Re: How to do nested for-each loops across RDDs ?

2016-08-15 Thread Daniel Imberman
There's no real way of doing nested for-loops with RDD's because the whole
idea is that you could have so much data in the RDD that it would be really
ugly to store it all in one worker.

There are, however, ways to handle what you're asking about.

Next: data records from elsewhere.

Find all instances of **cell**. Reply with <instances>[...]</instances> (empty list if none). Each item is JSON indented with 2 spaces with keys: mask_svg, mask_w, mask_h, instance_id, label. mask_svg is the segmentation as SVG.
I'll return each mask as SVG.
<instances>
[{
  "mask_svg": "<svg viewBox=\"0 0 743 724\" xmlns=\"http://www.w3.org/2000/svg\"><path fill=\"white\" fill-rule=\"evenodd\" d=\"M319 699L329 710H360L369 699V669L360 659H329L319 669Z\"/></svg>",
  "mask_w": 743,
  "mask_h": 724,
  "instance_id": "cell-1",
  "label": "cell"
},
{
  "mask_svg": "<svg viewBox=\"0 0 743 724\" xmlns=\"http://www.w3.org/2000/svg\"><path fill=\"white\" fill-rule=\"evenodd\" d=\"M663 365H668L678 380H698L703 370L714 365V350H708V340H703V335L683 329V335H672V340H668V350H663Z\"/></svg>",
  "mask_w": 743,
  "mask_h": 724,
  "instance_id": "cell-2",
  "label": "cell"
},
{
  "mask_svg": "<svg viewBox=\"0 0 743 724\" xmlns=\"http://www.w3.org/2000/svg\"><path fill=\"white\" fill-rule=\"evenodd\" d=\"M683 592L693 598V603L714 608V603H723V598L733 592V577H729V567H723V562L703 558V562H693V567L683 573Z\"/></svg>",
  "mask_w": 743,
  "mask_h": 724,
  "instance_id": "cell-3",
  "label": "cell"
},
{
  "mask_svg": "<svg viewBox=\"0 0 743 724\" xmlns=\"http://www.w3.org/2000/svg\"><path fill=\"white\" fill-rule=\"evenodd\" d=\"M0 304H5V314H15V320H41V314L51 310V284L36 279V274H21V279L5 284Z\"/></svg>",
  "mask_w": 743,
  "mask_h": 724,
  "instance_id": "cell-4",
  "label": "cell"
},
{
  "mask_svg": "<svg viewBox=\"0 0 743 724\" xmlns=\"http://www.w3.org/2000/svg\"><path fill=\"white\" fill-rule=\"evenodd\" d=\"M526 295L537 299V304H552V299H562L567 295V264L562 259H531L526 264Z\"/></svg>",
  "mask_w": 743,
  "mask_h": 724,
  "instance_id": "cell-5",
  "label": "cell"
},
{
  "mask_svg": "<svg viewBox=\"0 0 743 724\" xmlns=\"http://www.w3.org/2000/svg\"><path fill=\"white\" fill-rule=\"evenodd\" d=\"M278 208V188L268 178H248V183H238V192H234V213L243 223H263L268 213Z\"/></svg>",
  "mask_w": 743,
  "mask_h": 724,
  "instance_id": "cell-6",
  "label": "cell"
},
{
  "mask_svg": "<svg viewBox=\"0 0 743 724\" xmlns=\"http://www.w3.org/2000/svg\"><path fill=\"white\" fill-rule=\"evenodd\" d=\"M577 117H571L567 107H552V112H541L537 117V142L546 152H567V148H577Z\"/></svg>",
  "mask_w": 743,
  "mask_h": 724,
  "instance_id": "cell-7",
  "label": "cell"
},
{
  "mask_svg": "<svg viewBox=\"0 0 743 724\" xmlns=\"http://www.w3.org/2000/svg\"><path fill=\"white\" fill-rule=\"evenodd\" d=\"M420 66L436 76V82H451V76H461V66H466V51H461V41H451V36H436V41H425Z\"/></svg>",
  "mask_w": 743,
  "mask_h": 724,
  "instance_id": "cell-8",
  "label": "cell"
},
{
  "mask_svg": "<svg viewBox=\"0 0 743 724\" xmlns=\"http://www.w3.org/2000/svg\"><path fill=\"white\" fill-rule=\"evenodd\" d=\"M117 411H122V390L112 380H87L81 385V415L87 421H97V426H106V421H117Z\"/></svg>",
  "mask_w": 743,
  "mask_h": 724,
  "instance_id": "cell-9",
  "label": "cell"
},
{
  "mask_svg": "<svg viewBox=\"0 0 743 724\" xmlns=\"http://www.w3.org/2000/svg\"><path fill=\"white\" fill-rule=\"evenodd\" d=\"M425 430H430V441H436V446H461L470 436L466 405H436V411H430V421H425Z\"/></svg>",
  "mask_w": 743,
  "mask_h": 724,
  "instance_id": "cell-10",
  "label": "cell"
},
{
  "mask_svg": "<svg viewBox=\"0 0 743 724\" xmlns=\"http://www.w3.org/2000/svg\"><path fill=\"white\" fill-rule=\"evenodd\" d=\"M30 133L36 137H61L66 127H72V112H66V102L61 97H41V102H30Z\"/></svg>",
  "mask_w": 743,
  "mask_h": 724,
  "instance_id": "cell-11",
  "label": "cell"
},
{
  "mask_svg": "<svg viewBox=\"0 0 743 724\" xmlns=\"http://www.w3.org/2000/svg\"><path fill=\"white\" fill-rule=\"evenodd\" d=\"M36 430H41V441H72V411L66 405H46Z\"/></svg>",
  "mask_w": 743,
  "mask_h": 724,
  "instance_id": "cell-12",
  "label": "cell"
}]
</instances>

I would personally use something like CoGroup or Join between the two RDDs.
if index matters, you can use ZipWithIndex on both before you join and then
see which indexes match up.

On Mon, Aug 15, 2016 at 1:15 PM Eric Ho  wrote:

> I've nested foreach loops like this:
>
>   for i in A[i] do:
> for j in B[j] do:
>   append B[j] to some list if B[j] 'matches' A[i] in some fashion.
>
> Each element in A or B is some complex structure like:
> (
>   some complex JSON,
>   some number
> )
>
> Question: if A and B were represented as RRDs (e.g. RRD(A) and RRD(B)),
> how would my code look ?
> Are there any RRD operators that would allow me to loop thru both RRDs
> like the above procedural code ?
> I can't find any RRD operators nor any code fragments that would allow me
> to do this.
>
> Thing is: by that time I composed RRD(A), this RRD would have contain
> elements in array B as well as array A.
> Same argument for RRD(B).
>
> Any pointers much appreciated.
>
> Thanks.
>
>
> --
>
> -eric ho
>
>